I’ve negotiated the cognitive dissonance about this season by being happy that the guys on the ground will get a chance to try. Most of them have a limited chance to make the most of what they’ve got, and all of them are at least verbally respecting the threat of COVID-19. Will they have the discipline to pull it off? Even if they do, will it matter? Best-laid plans have been set ablaze all year long by forces beyond individual control, and the White Sox won’t be immune.

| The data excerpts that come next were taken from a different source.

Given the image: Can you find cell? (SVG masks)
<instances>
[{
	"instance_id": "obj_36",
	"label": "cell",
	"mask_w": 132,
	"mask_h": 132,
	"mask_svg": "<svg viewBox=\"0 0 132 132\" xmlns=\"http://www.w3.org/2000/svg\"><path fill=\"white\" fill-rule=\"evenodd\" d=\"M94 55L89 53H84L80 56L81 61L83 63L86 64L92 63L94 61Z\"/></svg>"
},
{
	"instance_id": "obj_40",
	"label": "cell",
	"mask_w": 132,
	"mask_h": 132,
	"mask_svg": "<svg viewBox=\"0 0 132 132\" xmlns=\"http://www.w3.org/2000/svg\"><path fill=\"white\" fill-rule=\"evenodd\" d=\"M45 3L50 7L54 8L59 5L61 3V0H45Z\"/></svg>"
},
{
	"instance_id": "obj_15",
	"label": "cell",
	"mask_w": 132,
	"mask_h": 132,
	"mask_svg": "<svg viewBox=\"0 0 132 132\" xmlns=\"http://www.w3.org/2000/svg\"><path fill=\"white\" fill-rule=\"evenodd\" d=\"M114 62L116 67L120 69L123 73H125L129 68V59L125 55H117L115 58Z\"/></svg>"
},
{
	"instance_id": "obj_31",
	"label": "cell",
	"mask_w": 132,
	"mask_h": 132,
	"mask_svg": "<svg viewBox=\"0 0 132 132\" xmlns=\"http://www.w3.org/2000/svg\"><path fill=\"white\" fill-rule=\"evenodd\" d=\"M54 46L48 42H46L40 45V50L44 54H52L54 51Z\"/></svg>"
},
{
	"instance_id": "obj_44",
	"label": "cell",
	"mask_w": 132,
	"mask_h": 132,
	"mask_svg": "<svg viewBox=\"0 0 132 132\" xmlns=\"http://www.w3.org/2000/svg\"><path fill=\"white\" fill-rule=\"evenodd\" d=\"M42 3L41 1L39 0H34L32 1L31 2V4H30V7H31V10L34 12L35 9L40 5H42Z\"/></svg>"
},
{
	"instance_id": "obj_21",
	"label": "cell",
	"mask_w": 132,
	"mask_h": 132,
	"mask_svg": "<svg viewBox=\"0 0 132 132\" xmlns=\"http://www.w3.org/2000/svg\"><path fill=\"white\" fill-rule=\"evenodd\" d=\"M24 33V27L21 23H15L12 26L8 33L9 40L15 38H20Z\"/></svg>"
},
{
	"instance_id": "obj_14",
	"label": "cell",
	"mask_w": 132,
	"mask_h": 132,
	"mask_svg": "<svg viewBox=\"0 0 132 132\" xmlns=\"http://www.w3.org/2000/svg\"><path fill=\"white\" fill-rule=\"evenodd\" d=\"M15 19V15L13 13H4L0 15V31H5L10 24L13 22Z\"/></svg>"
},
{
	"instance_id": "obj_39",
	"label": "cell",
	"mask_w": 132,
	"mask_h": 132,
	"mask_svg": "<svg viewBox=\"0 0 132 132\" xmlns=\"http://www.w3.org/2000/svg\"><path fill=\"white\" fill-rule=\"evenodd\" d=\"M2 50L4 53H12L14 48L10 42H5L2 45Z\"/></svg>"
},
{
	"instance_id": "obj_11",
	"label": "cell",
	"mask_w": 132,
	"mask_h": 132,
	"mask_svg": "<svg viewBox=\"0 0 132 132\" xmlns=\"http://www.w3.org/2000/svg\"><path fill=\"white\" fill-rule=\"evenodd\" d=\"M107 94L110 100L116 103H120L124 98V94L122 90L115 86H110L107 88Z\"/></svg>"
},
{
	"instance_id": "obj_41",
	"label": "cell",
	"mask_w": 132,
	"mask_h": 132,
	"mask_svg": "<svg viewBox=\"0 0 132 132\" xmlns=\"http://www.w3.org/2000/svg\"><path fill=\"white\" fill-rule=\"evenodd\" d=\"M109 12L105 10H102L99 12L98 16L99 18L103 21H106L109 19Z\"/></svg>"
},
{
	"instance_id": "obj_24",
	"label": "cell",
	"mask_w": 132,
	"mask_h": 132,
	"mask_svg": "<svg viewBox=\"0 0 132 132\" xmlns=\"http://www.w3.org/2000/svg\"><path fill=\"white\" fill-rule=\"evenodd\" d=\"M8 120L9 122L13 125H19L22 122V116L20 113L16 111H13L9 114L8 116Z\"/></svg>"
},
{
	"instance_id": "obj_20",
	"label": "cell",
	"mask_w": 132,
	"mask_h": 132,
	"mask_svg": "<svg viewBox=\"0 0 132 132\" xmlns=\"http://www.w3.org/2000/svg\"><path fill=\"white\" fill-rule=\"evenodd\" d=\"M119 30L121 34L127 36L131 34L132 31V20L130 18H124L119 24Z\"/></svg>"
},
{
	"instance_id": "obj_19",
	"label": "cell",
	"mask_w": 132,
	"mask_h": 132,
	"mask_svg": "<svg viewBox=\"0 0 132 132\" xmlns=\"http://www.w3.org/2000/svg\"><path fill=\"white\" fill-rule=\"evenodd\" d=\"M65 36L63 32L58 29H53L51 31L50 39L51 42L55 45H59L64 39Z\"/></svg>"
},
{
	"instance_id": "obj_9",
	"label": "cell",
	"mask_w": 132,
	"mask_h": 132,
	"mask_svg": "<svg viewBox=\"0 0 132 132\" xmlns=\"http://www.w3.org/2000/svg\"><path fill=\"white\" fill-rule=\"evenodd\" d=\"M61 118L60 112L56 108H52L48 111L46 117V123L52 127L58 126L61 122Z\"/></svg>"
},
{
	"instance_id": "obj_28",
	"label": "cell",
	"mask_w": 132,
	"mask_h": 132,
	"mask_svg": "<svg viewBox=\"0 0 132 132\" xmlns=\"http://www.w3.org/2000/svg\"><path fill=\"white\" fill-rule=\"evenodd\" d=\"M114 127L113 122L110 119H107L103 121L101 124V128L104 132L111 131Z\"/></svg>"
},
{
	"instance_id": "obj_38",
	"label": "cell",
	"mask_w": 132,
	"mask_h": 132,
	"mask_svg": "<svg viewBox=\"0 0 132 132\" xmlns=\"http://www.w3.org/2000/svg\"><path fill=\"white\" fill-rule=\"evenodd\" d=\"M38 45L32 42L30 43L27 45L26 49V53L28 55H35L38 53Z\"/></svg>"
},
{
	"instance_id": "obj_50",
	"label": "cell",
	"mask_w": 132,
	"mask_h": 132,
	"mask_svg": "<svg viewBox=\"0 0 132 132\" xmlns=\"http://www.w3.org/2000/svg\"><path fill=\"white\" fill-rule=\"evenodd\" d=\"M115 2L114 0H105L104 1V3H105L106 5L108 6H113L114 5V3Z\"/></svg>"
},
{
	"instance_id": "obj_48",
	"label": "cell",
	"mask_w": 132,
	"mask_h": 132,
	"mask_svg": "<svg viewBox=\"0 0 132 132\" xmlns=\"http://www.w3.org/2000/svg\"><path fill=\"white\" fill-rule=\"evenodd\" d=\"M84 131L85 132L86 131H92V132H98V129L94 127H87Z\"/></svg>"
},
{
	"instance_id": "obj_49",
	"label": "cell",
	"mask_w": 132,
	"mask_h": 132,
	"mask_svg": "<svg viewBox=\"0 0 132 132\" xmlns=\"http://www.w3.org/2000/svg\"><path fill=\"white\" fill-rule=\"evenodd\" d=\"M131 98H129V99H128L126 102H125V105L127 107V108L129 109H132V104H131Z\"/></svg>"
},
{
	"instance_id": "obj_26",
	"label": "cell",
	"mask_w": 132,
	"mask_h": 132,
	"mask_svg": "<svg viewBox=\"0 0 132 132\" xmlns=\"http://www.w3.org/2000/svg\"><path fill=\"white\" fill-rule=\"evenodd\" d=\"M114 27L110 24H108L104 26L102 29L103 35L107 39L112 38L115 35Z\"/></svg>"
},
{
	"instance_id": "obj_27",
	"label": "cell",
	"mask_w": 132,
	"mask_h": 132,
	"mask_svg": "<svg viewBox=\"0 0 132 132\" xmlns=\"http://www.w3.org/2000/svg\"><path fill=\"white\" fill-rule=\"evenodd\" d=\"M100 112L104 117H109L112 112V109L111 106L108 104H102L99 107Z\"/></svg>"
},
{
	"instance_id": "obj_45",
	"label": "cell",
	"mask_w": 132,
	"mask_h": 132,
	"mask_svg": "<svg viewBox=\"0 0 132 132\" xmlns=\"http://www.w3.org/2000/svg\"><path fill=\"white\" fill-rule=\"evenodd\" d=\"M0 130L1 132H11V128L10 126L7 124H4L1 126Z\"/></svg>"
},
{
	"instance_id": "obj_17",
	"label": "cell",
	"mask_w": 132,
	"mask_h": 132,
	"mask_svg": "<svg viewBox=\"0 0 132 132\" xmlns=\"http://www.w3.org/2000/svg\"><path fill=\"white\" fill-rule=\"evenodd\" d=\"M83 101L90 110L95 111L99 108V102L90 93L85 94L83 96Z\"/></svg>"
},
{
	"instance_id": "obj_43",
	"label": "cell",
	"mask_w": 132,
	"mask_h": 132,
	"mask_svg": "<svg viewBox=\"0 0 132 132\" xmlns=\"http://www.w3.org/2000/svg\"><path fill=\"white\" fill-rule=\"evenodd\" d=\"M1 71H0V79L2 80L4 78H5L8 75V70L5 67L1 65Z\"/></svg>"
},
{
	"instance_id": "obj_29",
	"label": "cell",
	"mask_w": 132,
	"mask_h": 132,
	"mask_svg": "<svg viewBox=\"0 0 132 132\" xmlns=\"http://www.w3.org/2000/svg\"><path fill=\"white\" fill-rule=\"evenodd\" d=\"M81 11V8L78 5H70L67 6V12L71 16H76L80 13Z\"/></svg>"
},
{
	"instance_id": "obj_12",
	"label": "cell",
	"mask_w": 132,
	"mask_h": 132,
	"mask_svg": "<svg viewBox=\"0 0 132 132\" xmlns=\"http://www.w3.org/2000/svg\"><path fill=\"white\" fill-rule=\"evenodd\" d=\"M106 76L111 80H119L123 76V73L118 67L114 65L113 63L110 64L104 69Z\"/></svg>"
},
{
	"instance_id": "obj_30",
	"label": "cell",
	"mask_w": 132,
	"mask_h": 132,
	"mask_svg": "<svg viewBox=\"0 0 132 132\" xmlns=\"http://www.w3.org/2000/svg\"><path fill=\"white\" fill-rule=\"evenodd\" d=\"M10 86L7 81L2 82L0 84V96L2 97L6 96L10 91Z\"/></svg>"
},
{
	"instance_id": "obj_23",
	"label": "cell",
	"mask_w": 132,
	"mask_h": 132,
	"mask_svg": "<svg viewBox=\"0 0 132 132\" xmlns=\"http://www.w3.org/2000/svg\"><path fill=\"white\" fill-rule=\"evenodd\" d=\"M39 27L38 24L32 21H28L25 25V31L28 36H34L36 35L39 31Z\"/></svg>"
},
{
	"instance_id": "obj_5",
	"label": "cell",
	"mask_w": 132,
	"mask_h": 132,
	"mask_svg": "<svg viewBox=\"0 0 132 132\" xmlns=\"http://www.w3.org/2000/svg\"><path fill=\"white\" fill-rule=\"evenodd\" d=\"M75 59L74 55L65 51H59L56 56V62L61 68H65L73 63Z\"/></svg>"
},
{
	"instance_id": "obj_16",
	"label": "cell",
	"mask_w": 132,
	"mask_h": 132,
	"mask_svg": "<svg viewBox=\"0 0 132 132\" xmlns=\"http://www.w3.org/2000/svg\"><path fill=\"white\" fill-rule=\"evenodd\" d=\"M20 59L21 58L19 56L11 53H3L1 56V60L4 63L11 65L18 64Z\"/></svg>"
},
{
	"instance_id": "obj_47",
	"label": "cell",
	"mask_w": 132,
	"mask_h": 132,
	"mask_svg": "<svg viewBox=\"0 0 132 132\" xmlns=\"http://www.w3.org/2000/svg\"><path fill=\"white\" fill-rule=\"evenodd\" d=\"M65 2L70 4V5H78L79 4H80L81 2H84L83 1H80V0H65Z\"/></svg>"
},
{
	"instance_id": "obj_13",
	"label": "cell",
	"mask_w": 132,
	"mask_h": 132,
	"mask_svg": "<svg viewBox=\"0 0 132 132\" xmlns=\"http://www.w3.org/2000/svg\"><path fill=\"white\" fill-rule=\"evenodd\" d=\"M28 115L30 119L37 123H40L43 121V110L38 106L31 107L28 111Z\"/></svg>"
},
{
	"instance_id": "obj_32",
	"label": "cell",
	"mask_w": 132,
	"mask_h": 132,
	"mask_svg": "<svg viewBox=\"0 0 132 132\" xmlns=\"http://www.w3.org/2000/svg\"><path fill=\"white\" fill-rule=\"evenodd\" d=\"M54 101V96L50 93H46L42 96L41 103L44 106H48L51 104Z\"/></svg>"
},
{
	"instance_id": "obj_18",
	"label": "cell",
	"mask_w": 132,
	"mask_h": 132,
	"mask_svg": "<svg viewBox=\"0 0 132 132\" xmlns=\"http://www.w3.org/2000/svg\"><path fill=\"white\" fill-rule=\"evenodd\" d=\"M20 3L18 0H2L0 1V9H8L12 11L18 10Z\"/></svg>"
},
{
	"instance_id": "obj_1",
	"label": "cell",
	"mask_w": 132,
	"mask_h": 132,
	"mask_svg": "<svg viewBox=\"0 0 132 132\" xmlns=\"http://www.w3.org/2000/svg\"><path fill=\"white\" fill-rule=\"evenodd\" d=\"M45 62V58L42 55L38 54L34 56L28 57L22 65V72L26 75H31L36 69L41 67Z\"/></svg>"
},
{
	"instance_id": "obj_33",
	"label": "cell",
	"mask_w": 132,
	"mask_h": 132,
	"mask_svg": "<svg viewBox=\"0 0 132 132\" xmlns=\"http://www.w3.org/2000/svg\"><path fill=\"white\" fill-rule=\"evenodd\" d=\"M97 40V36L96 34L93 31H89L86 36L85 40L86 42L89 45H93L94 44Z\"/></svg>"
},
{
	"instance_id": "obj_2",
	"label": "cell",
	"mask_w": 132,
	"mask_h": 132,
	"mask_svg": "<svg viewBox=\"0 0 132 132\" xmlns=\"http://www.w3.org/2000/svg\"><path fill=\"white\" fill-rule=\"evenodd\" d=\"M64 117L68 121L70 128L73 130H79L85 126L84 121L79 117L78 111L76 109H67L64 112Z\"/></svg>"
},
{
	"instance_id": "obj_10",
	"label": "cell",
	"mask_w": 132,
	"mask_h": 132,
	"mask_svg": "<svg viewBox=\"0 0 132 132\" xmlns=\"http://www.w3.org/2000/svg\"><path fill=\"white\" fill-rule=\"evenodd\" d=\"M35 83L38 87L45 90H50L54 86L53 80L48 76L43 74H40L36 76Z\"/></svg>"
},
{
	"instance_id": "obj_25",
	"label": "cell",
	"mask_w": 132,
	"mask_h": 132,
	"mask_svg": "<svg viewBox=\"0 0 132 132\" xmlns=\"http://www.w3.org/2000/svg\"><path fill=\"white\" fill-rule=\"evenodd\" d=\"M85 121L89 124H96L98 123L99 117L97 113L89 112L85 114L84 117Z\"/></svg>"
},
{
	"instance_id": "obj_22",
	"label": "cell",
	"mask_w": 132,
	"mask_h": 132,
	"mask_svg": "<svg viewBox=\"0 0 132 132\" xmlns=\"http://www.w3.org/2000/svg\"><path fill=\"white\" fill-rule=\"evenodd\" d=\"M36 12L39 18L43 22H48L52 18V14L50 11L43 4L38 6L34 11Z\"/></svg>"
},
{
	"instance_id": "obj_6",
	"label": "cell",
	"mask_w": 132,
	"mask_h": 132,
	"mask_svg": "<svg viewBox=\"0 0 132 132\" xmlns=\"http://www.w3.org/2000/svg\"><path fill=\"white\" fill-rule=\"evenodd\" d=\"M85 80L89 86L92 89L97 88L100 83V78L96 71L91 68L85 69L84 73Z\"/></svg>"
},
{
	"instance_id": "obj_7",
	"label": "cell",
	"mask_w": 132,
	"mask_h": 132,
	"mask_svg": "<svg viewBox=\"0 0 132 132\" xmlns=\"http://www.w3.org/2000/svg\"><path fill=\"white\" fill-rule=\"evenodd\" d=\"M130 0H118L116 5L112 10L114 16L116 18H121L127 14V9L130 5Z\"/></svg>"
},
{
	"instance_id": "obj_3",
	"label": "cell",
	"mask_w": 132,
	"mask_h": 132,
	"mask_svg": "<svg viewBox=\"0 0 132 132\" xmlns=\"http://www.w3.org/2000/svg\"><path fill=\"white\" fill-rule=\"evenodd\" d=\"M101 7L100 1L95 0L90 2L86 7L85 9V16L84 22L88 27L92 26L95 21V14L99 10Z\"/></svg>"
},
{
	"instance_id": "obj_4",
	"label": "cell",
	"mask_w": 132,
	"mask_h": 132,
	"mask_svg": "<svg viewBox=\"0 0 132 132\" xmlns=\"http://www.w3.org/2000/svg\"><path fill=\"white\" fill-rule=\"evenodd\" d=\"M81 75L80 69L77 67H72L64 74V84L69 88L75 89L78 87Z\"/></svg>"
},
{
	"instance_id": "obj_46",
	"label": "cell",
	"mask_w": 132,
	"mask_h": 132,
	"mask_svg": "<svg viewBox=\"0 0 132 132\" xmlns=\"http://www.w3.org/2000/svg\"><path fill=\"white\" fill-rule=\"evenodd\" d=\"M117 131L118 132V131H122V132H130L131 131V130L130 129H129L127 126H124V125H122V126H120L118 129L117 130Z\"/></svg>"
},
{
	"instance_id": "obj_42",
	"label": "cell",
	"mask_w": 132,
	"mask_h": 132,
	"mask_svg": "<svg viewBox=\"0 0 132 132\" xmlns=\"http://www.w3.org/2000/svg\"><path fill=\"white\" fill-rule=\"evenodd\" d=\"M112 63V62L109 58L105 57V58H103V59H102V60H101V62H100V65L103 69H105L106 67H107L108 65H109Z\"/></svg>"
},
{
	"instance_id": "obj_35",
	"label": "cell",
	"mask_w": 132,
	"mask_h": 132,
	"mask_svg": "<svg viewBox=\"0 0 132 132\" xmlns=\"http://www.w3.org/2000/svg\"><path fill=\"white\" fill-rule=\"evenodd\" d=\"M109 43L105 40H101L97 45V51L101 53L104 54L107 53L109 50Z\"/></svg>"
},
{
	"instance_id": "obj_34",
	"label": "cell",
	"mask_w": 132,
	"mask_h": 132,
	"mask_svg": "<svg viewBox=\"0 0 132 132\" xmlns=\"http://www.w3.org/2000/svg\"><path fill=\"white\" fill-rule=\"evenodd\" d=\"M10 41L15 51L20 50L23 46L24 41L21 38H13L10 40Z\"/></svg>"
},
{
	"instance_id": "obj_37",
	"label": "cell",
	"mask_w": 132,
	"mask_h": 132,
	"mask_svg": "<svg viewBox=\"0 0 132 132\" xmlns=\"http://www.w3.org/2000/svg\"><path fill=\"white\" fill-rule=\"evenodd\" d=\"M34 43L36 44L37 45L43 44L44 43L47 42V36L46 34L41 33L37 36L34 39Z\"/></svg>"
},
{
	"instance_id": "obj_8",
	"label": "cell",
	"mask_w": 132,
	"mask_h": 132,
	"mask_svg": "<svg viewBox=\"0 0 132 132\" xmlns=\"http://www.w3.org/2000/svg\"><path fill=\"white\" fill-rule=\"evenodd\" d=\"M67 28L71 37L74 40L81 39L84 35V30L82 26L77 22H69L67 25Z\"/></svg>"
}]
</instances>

All they can do is care, and try. That’s not a hashtag Tim Anderson will wear on photo shoots, but it has resonance to me when realizing the White Sox are actually talented this time. For years, trying is all the White Sox had, and consequently, all the White Sox were. In a year where everything is trying, this would be a great time for Renteria’s emphasis on effort to finally pay off.
(Photo by Robin Alam/Icon Sportswire)
It’s Opening Day! I’m so excited for this season to get started. I don’t know if it will finish, though I’m very optimistic it will. And I don’t really concern myself with the fact that there are no fans and that 53 percent of the teams will make the playoffs. It’s White Sox baseball! We get to watch Eloy and Yoan and Timmy and Robert and Giolito and Grandal… I’m going to enjoy it until the season ends, one way or another.
Longest. Offseason. EVER.
I’m super excited with baited (& masked) breath.
Let’s hope the latrines don’t assplode.
As latrine disasters go, it could be worse
Erfurt latrine disaster
In 1991, a few days before the park opened, every person in the building was assigned to a washroom with walky-talkys at 1:00 PM. On command, we flushed every toilet we could for 60 seconds. Kinda fun.
Since Jim has already nodded towards the excremental turn in history, now’s as good a time as any to point out that the major figure in nineteenth-century public health was the uncle of the man who pioneered baseball statistics. (A relationship discussed in this fine book.)
Good luck and good health to all as MLB decides to play ball.
Actually Talented This Time — book the billboards!
Have you ever been positive without a laundry-list of qualifiers, Jim? Today probably isn’t the day, but you should try it some time!
These are a few of my favorite things
On the Score just now, Laurence Holmes spoke to Rick Hahn, and
Dan Bernstein talked to the Trib Writer who did “The Top 20 Beef Sandwiches”.
I’ve had six, and got some good tips!
That’s a very large lunch.
How’s the old saying go? “Feed a cold, starve a flu, and if you even slightly suspect you have COVID1-19 entombed that sucker in a gastric compost heap of finely shredded, we’ll seasoned beef.”
As someone who currently is running a fever — prob not Covid based on symtoms, but still scary — I like this old saying. I could kind of go for a sandwich and a Sox win right now actually.
One of the lousy things about this pandemic is how every little cough or ache or slight uptick in temperature gives one pause. Things you wouldn’t have thought twice about a year ago now make you stop and wonder. Stay safe!
Michael Kopech’s wife is pregnant, so there’s the rest of that puzzle, probably.
Great news all the way around. If it’s a boy, they can name him Tommy John Kopech. Corona Kopech if it’s a girl.
Hopefully Coop can get some sleep now.
I like the idea of Coop as an anonymous source in US Weekly, and that’s why Kopech kept it quiet.